What the exercise asks: Rewrite everything from the line containing "Which of the" down to the end of the material, switching "armchair" to "sofa" and leaving all else as it is.

Supplied material:
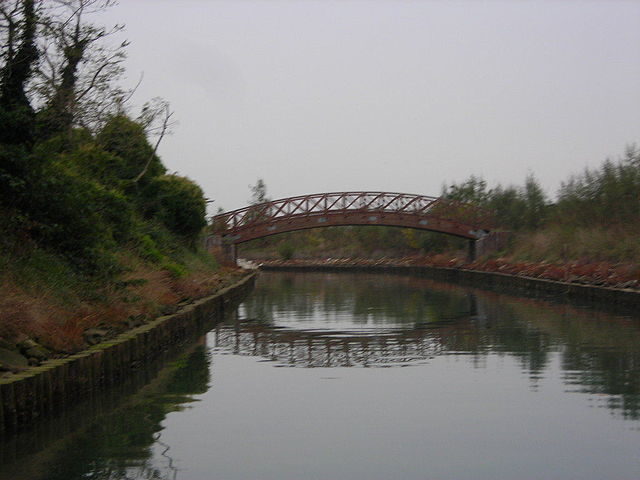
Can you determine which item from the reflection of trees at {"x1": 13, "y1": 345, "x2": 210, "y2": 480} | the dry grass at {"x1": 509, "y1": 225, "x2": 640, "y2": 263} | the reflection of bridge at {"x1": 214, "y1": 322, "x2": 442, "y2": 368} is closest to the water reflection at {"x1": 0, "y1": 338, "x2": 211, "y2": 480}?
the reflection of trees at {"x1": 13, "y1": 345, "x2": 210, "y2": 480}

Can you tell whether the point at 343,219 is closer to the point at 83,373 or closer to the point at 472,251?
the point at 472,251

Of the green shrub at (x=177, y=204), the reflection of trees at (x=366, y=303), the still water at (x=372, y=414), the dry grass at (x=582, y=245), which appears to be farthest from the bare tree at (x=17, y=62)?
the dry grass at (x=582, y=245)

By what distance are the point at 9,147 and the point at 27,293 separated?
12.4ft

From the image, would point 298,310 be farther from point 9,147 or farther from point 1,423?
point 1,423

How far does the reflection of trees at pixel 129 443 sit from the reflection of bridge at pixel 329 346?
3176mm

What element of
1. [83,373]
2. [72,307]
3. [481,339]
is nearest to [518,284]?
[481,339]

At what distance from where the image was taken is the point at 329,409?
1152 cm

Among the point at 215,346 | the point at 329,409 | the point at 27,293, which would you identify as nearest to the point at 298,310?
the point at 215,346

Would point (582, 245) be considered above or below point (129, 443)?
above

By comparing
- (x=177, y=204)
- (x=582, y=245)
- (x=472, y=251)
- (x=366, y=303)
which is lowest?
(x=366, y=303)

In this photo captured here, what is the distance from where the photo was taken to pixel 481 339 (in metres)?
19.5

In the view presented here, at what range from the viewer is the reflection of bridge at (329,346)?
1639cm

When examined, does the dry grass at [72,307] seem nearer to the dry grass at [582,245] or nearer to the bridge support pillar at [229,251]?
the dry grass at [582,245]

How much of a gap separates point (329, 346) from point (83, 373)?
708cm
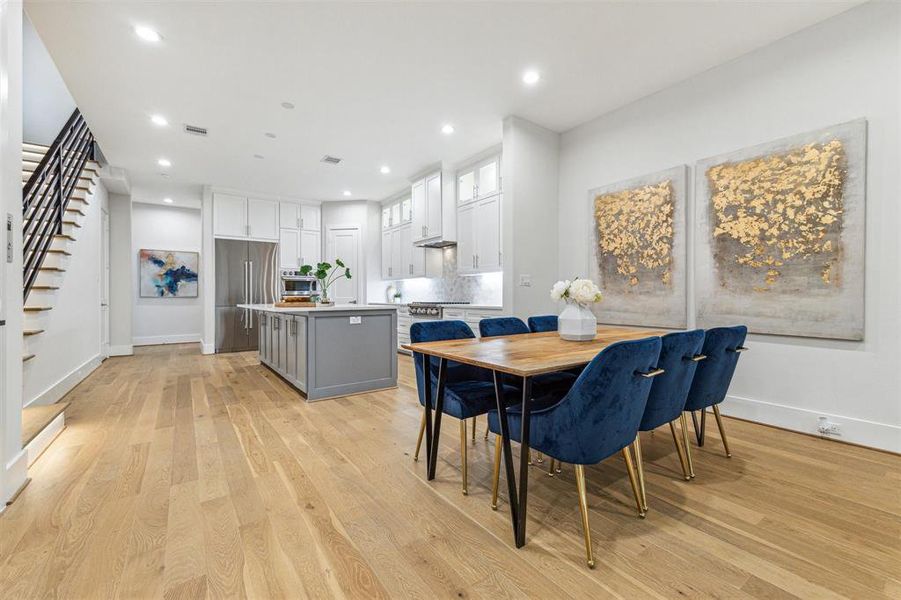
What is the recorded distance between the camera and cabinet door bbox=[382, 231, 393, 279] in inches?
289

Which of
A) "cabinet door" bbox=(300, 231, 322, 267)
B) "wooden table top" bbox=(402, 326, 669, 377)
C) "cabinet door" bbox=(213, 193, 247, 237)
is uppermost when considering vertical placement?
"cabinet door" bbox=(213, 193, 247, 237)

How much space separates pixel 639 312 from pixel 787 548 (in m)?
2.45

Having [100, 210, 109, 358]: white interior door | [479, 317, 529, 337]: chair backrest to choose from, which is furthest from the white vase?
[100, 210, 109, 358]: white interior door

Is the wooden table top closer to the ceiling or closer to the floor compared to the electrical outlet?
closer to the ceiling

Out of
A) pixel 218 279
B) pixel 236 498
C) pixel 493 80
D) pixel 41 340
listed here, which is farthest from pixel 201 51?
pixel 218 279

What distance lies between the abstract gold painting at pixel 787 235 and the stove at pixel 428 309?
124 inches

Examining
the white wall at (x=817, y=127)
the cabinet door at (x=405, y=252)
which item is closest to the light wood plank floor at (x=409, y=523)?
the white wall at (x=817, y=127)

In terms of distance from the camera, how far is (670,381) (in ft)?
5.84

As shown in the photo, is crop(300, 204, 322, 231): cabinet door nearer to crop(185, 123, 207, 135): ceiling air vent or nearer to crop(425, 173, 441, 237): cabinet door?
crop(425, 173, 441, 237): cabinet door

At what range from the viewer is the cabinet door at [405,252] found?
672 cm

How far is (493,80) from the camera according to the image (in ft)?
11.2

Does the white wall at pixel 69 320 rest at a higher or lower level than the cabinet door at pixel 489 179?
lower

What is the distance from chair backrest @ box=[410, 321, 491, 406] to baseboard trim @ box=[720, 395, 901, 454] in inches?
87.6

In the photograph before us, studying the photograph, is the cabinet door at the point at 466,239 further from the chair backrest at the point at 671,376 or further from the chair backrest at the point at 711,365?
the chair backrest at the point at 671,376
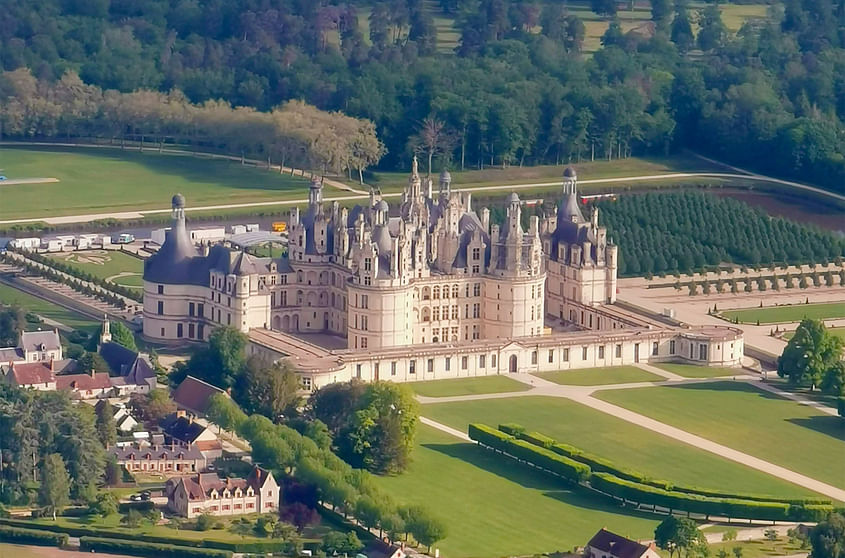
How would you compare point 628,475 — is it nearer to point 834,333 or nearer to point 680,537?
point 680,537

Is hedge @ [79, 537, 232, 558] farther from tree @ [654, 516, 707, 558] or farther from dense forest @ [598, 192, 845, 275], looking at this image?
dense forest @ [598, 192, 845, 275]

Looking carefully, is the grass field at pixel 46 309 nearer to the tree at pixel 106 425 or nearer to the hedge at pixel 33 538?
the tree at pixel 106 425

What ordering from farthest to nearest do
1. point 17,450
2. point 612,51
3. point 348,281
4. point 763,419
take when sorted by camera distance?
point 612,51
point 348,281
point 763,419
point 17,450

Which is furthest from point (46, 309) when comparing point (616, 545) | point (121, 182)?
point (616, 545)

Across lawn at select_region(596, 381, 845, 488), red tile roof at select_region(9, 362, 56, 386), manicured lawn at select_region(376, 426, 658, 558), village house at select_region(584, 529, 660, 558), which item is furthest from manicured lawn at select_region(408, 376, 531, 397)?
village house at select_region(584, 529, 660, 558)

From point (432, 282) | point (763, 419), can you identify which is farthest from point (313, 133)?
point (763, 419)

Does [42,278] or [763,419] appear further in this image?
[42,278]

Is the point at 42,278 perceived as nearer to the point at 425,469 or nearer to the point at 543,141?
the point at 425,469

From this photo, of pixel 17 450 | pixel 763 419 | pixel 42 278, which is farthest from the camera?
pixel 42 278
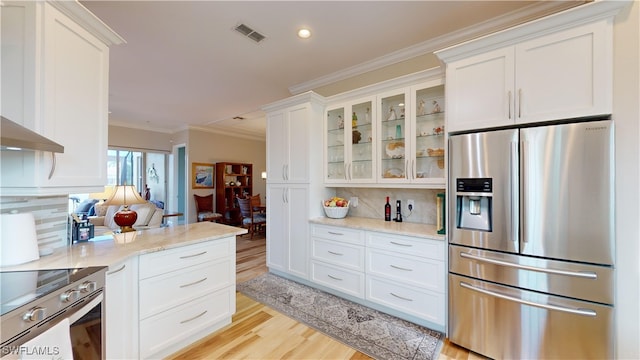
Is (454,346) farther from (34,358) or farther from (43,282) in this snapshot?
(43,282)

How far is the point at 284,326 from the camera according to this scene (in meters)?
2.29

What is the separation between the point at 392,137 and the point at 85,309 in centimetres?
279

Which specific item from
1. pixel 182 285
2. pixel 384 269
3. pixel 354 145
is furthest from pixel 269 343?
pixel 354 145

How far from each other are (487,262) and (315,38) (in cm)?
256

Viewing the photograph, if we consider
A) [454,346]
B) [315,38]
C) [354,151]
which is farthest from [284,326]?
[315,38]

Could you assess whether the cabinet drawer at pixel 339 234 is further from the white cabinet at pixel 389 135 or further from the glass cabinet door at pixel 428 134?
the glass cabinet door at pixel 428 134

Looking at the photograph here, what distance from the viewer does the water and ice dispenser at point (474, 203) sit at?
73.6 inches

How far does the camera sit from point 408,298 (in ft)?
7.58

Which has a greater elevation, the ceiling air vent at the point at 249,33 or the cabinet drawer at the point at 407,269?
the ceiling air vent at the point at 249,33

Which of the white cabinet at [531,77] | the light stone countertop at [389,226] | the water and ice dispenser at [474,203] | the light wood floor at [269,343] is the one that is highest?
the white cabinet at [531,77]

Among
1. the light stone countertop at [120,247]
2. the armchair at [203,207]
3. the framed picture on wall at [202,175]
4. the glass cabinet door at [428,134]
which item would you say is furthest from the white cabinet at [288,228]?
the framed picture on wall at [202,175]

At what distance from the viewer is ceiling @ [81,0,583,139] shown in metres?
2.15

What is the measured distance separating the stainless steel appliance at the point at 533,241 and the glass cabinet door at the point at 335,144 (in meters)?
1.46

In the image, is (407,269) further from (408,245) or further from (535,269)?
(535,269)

Completed task:
Which of the white cabinet at [531,77] | the light stone countertop at [389,226] | the water and ice dispenser at [474,203] | the light wood floor at [269,343] is the one that is highest?
the white cabinet at [531,77]

Among
1. the light stone countertop at [120,247]
2. the sofa at [203,207]
3. the framed picture on wall at [202,175]
4. the glass cabinet door at [428,134]
which item would you say is furthest from the white cabinet at [288,228]?
the framed picture on wall at [202,175]

At what distance from the viewer is ceiling @ [81,0,583,139] shown in metres?
2.15

What is the measured distance separating the stainless steel appliance at the point at 533,241 and the glass cabinet door at the point at 335,144 (in meters)?
1.46

In the image, is (407,269) further from (408,245) or further from (535,269)?
(535,269)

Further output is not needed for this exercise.